The new treaty, known as the fiscal compact, was agreed to at a summit of European leaders in Brussels on Monday. It includes strict debt brakes and makes it more difficult for deficit sinners to escape sanctions. The 17 countries in the eurozone hope the tighter rules will restore confidence in their joint currency and convince investors that all of them will get their debts under control.

“We have a majority of 25 that will now sign up to the fiscal compact,” Swedish Prime Minister Fredrik Reinfeldt said Monday night after the summit of European heads of government in Brussels.

Although the new rules only apply to the 17 euro states, the currency union wants to get broad support from the other EU states, in hopes the accord will eventually be integrated into the main EU treaty.

Britain had said in December it wouldn’t sign the new treaty. Reinfeldt said the Czech Republic didn’t sign because of parliamentary procedural problems.
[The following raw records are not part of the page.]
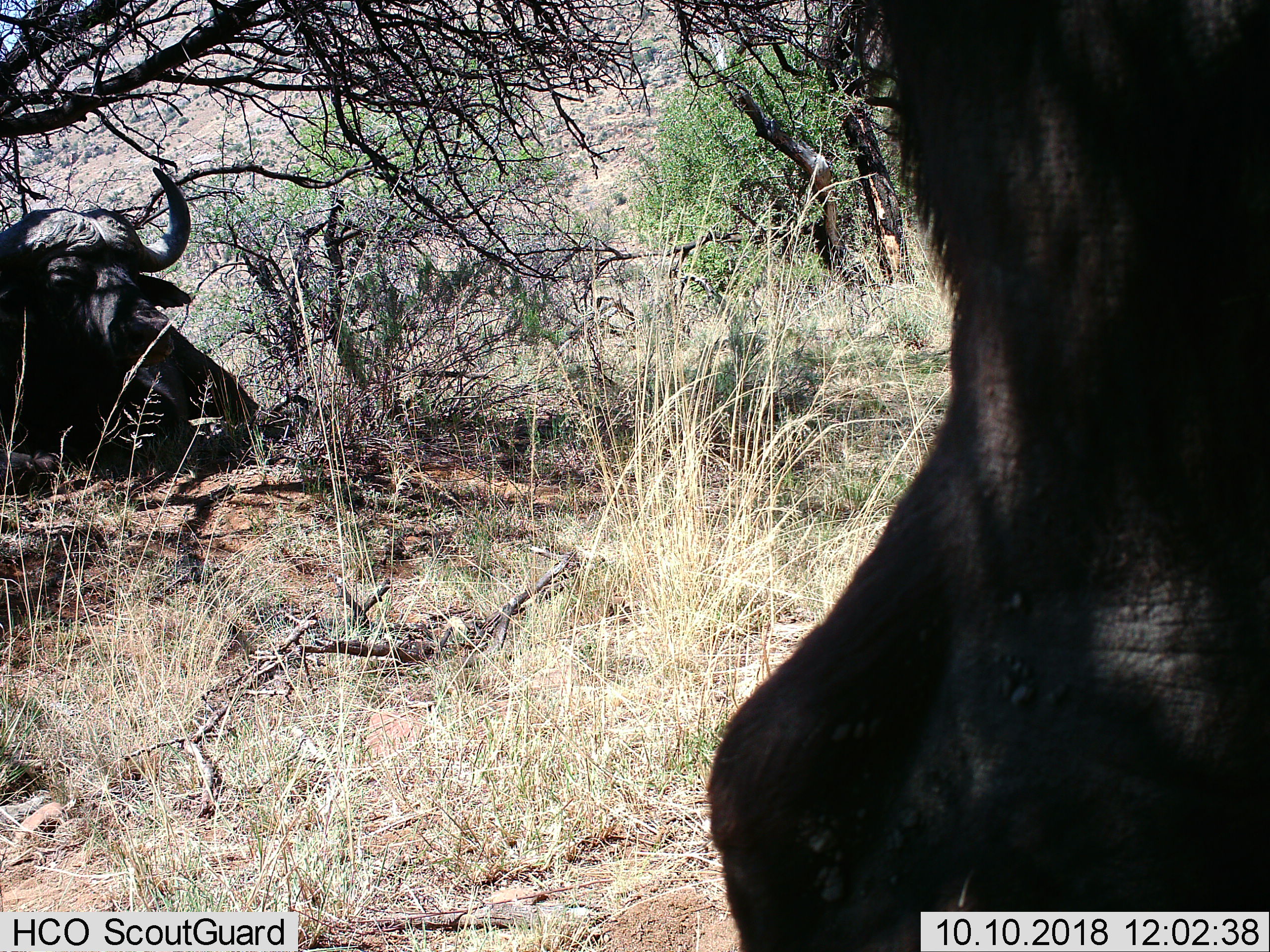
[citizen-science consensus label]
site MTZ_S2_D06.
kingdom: Animalia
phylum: Chordata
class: Mammalia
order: Artiodactyla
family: Bovidae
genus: Syncerus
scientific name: Syncerus caffer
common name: african buffalo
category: buffalo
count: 2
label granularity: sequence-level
“I don’t want to stand in the way of what they think they should do,” British Prime Minister David Cameron said of the other countries. “But this is not an EU treaty because I vetoed that.”

Leaders at the summit also promised to stimulate growth and create jobs across the region, an acknowledgment that their exclusive focus on austerity has had painful side effects.

“Yes we need discipline, but we also need growth,” said Jose Manuel Barroso, the president of the European Commission, the EU’s executive arm.

The leaders pledged to offer more training for young people to ease their transition into the workforce, to deploy unused development funds to create jobs, to reduce barriers to doing business across the EU’s 27 countries and ensure that small businesses have access to credit.

However there was no offer of any new financial stimulus.

“We must do more to get Europe out of the crisis,” the leaders said in a statement.